La danse macabre des vivants autour des morts ...

 

"Ils entrent. Ils sortent. Ils entrent. Ils sortent.

Entrée pour sortie.

Chaussés et déchaux, bien ou mal vêtus, certains en deuil rigoureux, d'autres avec des averses dans les yeux, d'autres encore serrant contre eux des gerbes de lys, petits entonnoirs blancs en pâte d'hostie. Comme s'ils l'étaient.

Toutes ces fleurs mortuaires semblent faites de pâte d'hostie : les tubéreuses, parfumées et pénétrantes, les roses, paupière sur paupière, les jasmins, oreillettes de neige, les œillets, plumes blanches, les chrysanthèmes, meringue filante, les orchidées, porcelaine

Étreindre, embrasser dans les fleurs l'être idolâtré.

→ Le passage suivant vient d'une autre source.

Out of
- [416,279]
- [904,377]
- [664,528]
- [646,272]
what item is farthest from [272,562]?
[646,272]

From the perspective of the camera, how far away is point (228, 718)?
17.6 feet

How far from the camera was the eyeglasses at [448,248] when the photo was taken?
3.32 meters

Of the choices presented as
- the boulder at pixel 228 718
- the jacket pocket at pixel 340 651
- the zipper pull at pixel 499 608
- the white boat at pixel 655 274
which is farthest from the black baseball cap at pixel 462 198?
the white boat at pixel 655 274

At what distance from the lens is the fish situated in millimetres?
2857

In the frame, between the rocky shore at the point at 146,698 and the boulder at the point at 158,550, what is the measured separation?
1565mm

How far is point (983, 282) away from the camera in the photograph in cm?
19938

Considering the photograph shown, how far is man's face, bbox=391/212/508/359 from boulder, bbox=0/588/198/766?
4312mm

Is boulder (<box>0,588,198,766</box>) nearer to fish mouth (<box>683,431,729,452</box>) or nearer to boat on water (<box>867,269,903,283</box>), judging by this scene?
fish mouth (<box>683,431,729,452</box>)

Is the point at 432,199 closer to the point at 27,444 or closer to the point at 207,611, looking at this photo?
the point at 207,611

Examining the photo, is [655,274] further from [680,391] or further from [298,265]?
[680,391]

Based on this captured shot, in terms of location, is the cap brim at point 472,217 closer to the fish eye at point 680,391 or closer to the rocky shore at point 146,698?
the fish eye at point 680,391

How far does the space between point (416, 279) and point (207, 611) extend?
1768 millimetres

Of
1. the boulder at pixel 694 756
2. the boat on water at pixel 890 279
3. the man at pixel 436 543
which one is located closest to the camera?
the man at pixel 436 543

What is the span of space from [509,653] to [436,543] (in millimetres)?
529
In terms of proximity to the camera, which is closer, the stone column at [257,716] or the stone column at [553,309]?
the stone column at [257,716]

Leurs âges parfumés. Leur souvenir. Leur vie. Dahlias, lilas, glaïeuls, camélias, hortensias, magnolias, acanthes, violettes, marguerites, myosotis...

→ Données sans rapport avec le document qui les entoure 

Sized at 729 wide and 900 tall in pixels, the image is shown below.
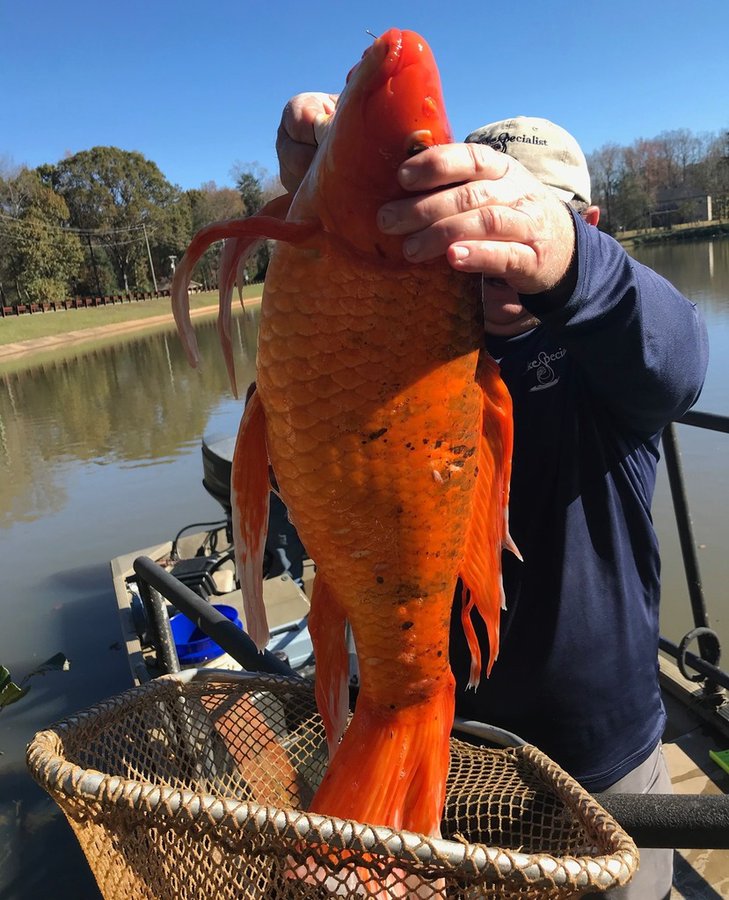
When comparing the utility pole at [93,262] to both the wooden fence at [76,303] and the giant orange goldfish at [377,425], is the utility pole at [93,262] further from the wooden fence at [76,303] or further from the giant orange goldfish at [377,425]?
the giant orange goldfish at [377,425]

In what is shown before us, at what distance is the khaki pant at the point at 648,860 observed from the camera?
157cm

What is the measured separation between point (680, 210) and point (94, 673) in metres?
87.5

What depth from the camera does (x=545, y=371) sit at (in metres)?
1.60

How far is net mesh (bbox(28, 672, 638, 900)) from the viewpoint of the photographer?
0.75 metres

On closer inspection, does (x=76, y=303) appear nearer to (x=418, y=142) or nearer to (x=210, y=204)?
(x=210, y=204)

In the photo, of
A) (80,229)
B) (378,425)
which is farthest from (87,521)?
(80,229)

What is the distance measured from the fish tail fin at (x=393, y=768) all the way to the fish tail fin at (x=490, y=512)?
106 mm

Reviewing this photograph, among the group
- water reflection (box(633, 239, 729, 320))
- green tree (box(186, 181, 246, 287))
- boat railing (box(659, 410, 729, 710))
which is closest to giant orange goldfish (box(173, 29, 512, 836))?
boat railing (box(659, 410, 729, 710))

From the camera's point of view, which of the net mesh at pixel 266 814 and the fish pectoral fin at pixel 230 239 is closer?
the net mesh at pixel 266 814

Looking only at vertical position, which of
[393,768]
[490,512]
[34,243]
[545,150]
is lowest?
[393,768]

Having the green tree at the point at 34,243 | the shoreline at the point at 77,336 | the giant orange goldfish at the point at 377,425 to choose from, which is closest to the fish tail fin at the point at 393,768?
the giant orange goldfish at the point at 377,425

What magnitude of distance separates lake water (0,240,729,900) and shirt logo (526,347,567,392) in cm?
365

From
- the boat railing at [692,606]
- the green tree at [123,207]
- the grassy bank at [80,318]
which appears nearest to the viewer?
the boat railing at [692,606]

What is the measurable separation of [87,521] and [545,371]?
9742mm
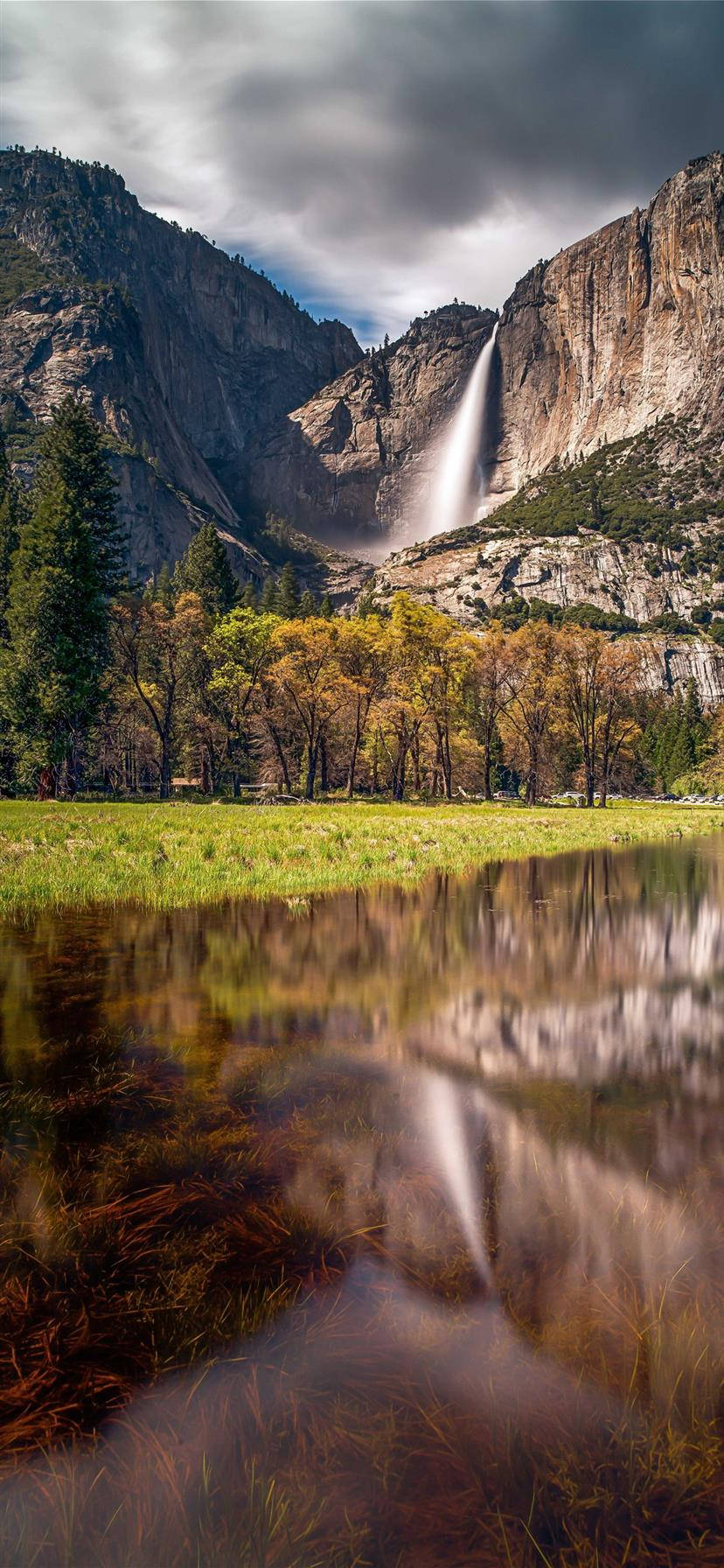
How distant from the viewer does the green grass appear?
14.6 meters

Mais ces colonnes de fourmis noires qui entrent et sortent du cimetière ne transportent pas que des fleurs. Elles portent aussi : des crucifix, des croix, des portraits, des stèles, de l'eau bénite, des vases, des couronnes de cyprès, de papier, de fer-blanc

Les gens qui sortent du cimetière n'en reviennent pas semblables. Ils semblent désorientés, ne sachant que faire, sans but, incertains : rentrer immédiatement en ville (tramways, calèches, taxis) ou rester aux alentours

Là où, dès qu'on traverse la large avenue bordée d'arbres, commence le faubourg aux maisons entassées sous les tourbillons de poussière soulevés par les bourrasques qui balayent ces champs désolés.

Certains traversent la grande avenue mécaniquement, tristes, métis faits de solitude lasse. Ils la franchissent pour s'éloigner au plus vite de la nécropole solennelle, fastueuse, funèbre, et se perdent dans le quartier aux rues de terre, aux clôtures de fil de fer pareilles à des freins de fils barbelés pour le vent et les vieux chevaux - squelettes sans maître, somnolents et immobiles le jour, qui errent la nuit, assoiffés, à la recherche de flaques d'eau étoilées.